UA camouflage

Web Scraper-UA Camouflage

UA camouflage

Masquerading of the request carrier identity:

User-Agent:

Request carrier identity, through the request initiated by the browser, the request carrier is the browser, then the User-Agent of the request is the identity of the browser, if the request initiated by the crawler program is used, the carrier of the request is the crawler program, then The User-Agent of the request is the identity of the crawler. The server can use this value to determine whether the request is made by a browser or a crawler.

Anti-climbing mechanism:

Some portal websites will capture and judge the User-Agent in the request to visit the website.

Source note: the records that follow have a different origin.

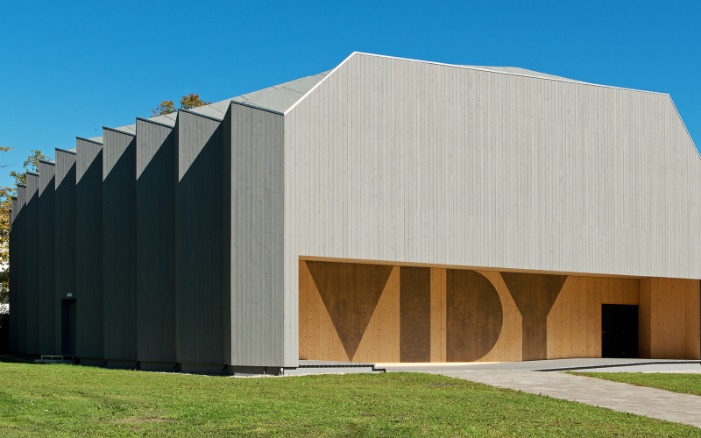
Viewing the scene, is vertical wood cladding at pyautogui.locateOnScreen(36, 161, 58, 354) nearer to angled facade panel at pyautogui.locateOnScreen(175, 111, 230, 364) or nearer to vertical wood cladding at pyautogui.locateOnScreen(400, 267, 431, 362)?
angled facade panel at pyautogui.locateOnScreen(175, 111, 230, 364)

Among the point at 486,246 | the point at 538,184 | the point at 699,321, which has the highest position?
the point at 538,184

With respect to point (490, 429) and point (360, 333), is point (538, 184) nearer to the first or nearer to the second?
point (360, 333)

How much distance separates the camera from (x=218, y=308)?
84.5 feet

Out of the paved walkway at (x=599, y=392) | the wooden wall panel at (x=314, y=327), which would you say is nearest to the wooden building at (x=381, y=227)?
the wooden wall panel at (x=314, y=327)

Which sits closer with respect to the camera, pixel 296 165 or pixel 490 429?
pixel 490 429

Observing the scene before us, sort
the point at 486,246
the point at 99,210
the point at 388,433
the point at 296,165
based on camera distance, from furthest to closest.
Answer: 1. the point at 99,210
2. the point at 486,246
3. the point at 296,165
4. the point at 388,433

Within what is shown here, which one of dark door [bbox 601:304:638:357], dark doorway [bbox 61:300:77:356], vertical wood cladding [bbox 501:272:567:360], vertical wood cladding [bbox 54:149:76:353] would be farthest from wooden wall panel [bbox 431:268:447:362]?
dark doorway [bbox 61:300:77:356]

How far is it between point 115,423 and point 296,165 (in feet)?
41.5

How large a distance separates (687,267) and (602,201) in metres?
4.42

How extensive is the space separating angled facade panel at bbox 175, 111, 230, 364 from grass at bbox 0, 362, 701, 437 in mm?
4117

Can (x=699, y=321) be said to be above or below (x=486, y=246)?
below

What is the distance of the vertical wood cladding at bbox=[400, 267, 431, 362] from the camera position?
3022 centimetres

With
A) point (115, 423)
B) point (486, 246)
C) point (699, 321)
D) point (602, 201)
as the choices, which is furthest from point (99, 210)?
point (699, 321)

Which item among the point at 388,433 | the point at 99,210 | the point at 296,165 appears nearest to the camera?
the point at 388,433
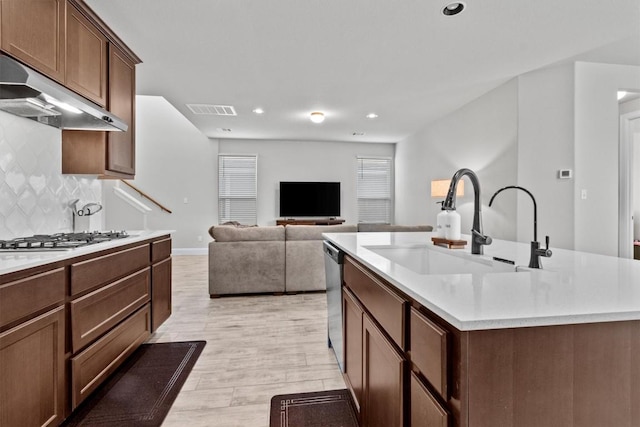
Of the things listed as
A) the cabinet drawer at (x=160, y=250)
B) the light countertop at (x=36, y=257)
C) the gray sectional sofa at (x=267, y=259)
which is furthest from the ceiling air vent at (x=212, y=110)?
the light countertop at (x=36, y=257)

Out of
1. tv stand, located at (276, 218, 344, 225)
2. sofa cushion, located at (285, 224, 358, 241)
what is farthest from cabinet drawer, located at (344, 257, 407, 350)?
tv stand, located at (276, 218, 344, 225)

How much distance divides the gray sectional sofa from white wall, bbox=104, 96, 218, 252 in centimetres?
344

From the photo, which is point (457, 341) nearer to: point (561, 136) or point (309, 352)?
point (309, 352)

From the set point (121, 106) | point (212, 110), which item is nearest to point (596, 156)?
point (121, 106)

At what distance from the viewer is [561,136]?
11.0ft

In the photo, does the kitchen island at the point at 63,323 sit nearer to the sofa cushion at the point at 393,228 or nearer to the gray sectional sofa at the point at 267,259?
the gray sectional sofa at the point at 267,259

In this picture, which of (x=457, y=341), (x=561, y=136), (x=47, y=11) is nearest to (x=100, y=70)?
(x=47, y=11)

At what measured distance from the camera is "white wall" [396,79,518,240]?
3.69m

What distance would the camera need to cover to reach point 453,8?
7.53ft

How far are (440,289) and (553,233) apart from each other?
3407 mm

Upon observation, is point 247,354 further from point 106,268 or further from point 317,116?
point 317,116

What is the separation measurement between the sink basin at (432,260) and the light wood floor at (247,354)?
0.89 meters

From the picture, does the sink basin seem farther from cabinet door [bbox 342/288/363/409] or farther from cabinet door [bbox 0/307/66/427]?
cabinet door [bbox 0/307/66/427]

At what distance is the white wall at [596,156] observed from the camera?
131 inches
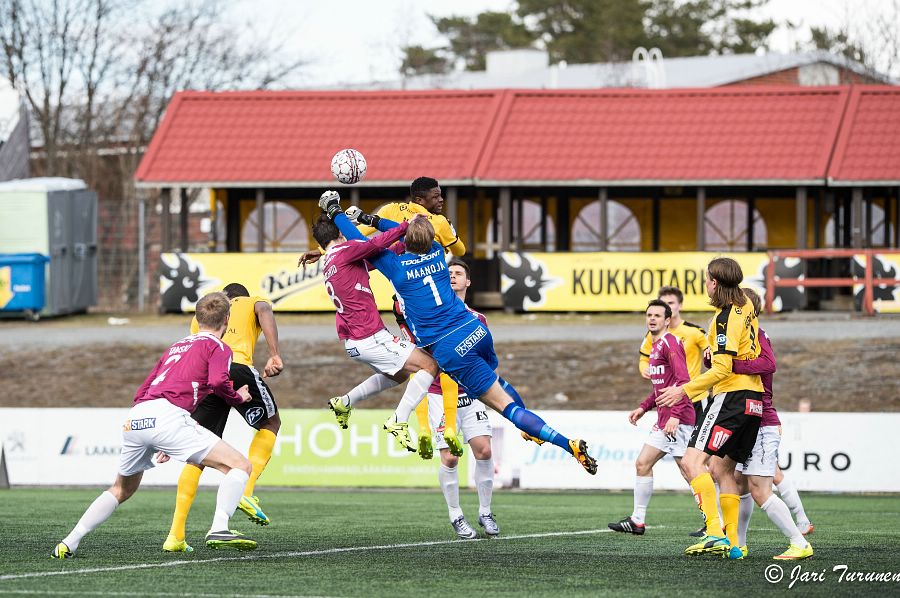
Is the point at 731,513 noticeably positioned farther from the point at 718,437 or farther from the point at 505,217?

If the UA of the request is a crawler, then the request data will be refused.

Anti-anti-climbing strategy:

Disguise the crawler's UA as a browser's identity

import requests
kew_word=input("请输入查询的关键字:")
url="https://www.sogou.com/web"
parm={
    'query':kew_word
}
#修改爬虫的UA为浏览器的UA
headers={
    "User-Agent":"Mozilla/5.0 (Windows NT 10.0; WOW64) AppleWebKit/537.36 (KHTML, like Gecko) Chrome/69.0.3497.100 Safari/537.36" } res=requests.get(url=url,params=parm,headers=headers) with open(f"{kew_word}.html","w",encoding="utf-8")as fw: fw.write(res.text) print("爬取成功")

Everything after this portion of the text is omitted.